GPs have also been told to see any travellers who simply walk in without an appointment, even if all consultation times for the day are full.
They will also be given longer consultations than other patients. Five or ten minutes is the average but travellers will be given 20 minutes and allowed to bring relatives into the consulting rooms.
Staff will be given ‘mandatory cultural awareness’ training so they can fully understand what it is like to be a traveller or gipsy.
It raises the prospect that other patients will suffer worse healthcare and have to wait even longer to see their GP.
The guidelines have been introduced because, under race laws, gipsies and travellers are defined as minority ethnic groups and the NHS is obliged to consider their special needs and circumstances.
Yet no special treatment is promised for other groups such as those from the Asian sub-continent or Africa.
The guidance also encourages Primary Care Trusts to establish new services for travellers if none exist, and to designate a senior manager to be a named lead for ‘Gipsy and Traveller Health’.
The rules form part of the Primary Care Service Framework, drawn up by the NHS Primary Care Commissioning–an advisory service for local health trusts–to help all PCTs understand the Department of Health’s policy.
It will go on trial for between three and five years, Although PCTs do not necessarily have to follow the guidelines, they could be breaking human rights law and the Race Relations Act of 2000 if they do not.
Groups covered by the framework include Scottish gipsy travellers, Welsh gipsies, bargees, circus and fairground showmen and new travellers.
Tory health spokesman Andrew Lansley said: ‘No one should get priority treatment in the NHS apart from our Armed Forces, to whom we owe a special debt of gratitude.
‘Decisions about who should be treated first should be based on a patient’s medical needs, not their ethnic group.
‘NHS managers need to get off doctors’ and nurses’ backs and start letting them get on with what they do best–looking after sick people.
‘Such a policy of fast-tracking one section of society over another goes against the founding principles of the NHS.
Labour’s botched handling of the new GP contracts and obsession with a tick-box target culture in the NHS mean many people find it difficult to get a GP appointment quickly.
‘Families will feel aggrieved that it will now be even harder.’
Mark Wallace, from the Tax-Payers’ Alliance, said: ‘This kind of special treatment is totally uncalled-for and utterly unjustified.
‘The NHS is meant to treat people equally so matter who they are or whatever their race.
‘The only priority should be how ill someone is, not their politically-correct concerns.
‘This will be incredibly frustrating for people who have paid tax all their lives to fund the NHS and are left struggling to get a doctor’s appointment and prompt treatment. H
‘Hardworking people will be outraged at this double standard.’

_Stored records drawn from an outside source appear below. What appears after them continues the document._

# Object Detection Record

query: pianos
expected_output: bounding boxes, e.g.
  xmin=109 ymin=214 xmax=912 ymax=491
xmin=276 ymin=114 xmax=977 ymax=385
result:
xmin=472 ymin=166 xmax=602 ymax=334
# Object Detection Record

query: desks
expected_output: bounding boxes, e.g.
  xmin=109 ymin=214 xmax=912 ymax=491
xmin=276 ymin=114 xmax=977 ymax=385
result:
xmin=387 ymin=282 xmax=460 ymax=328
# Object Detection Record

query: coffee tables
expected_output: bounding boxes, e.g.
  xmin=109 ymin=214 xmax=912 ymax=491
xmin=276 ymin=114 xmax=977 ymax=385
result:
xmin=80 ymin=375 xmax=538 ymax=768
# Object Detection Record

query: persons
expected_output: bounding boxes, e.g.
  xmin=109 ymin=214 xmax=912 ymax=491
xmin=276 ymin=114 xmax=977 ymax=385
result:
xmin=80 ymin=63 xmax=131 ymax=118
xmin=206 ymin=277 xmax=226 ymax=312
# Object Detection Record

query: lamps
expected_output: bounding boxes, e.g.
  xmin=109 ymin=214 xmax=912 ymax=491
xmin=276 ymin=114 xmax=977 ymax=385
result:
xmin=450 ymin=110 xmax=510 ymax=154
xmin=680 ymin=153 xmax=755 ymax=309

The NHS estimates there are 120,000 to 300,000 gipsies and travellers in the UK but there are no firm numbers as the census does not include them as a category.
Traveller spokesman Gratton Puxon, from the illegal camp at Crays Hill in Essex, welcomed the initiative.
He said: ‘The problem stems from years ago when there was simply no access to healthcare, but things have greatly improved. Health workers visit the site quite regularly if people have chronic problems.’
The Department of Health said: ‘We are aware that gipsies and travellers have experienced tremendous difficulties in accessing primary care.
‘Partly as a result, community members experience the worst health inequalities of any disadvantaged group.
‘The framework suggests fast-tracking for two reasons. First, as a matter of urgency, inroads need to be made into the health problems of gipsies and travellers.
‘Second, if mobile community members are not seen quickly, the opportunity could be lost as they move on or are moved on. This should not be to the detriment of service provision to the settled community.’